Quoi qu’il en soit, l’évolution graduelle, entre 1978 et 1983, de la dictature vers un régime normal de démocratie bourgeoise, permit le passage du GOR clandestin à l’OST publique et légalisée. Hélas, encore une fois, la section sénégalaise ne fut pas aidée par l’Internationale !

Alors que les années 80 démarraient sous les auspices de la révolution sandiniste, de l’apparition de Solidarnosc, avant-garde de la révolution politique à l’Est, et enfin de l’affirmation du Parti des Travailleurs au Brésil, la direction du SU fut déstabilisée par la violence de la contre-révolution libérale impulsée par Reagan et Thatcher ; elle fut aussi décontenancée par les formes prises par la révolution politique tant attendue par des générations de trotskystes accablés par la répression stalinienne et la mise en position de minorité ostracisée. L’absence de maîtrise des questions nationale et démocratique eut aussi des conséquences fâcheuses au-delà des frontières de l’ex-URSS.

Lorsque le pouvoir du PS, de Senghor en Abdou Diouf, usé par des décennies de népotisme, de parasitisme et de corruption, contesté dans la rue, fut battu dans les urnes par un parti bourgeois rival (le PDS d’Abdoulaye Wade), il fallait savoir distinguer entre le soutien à la légitimité démocratique exprimée par le score électoral du PDS et l’alignement sur les gouvernements et coalitions autour du PDS. Exercice rendu d’autant plus difficile qu’il s’exerçait dans un nouveau cadre : non plus celui de l’OST, organisation indépendante, mais celui de la participation à un parti large, AJ-PADS.
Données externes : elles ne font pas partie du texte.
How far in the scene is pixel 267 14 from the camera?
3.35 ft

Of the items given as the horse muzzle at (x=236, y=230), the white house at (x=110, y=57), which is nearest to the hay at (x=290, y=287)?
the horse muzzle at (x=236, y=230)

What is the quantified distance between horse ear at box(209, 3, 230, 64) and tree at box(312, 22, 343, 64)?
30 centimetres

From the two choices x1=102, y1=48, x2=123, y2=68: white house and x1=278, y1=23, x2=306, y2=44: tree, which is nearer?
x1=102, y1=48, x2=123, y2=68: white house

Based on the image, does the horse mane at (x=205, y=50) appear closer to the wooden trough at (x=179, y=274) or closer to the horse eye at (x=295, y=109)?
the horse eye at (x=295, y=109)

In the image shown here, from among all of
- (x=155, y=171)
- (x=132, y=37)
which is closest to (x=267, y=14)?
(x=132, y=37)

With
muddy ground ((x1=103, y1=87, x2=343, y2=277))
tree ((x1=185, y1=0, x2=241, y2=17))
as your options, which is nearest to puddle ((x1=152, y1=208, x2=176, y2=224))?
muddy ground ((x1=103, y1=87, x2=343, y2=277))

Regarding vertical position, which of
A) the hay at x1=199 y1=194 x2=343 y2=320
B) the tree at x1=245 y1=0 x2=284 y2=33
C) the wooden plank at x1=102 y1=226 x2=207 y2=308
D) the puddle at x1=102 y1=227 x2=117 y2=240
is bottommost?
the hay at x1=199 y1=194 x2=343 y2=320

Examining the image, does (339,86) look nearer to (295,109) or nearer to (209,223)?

AJ-PADS était né par la fusion à la fin des années 80 entre le principal courant maoïste, dont il avait gardé la référence au sigle And Jäf (En avant! en wolof) et d’autres courants dont l’OST. A partir de 2000, après la défaite électorale de Diouf, les promoteurs de la révolution par étapes s’engouffrèrent dans l’enfermement doré dans les gouvernements de coalition avec Wade puis avec Macky Sall. La recherche du « développement national indépendant », la « voie anti-impérialiste », se perdit dans le marécage de la corruption, cooptation, intégration. Résultat : la gauche fut passée au laminoir du désenchantement et lorsque l’heure fut venue de la contestation de masse du pouvoir de Macky Sall, la gauche, dans toutes ses composantes historiques, céda la place à la coalition populiste d’un quarteron d’inspecteurs des finances en rébellion, sous la marque du PASTEF.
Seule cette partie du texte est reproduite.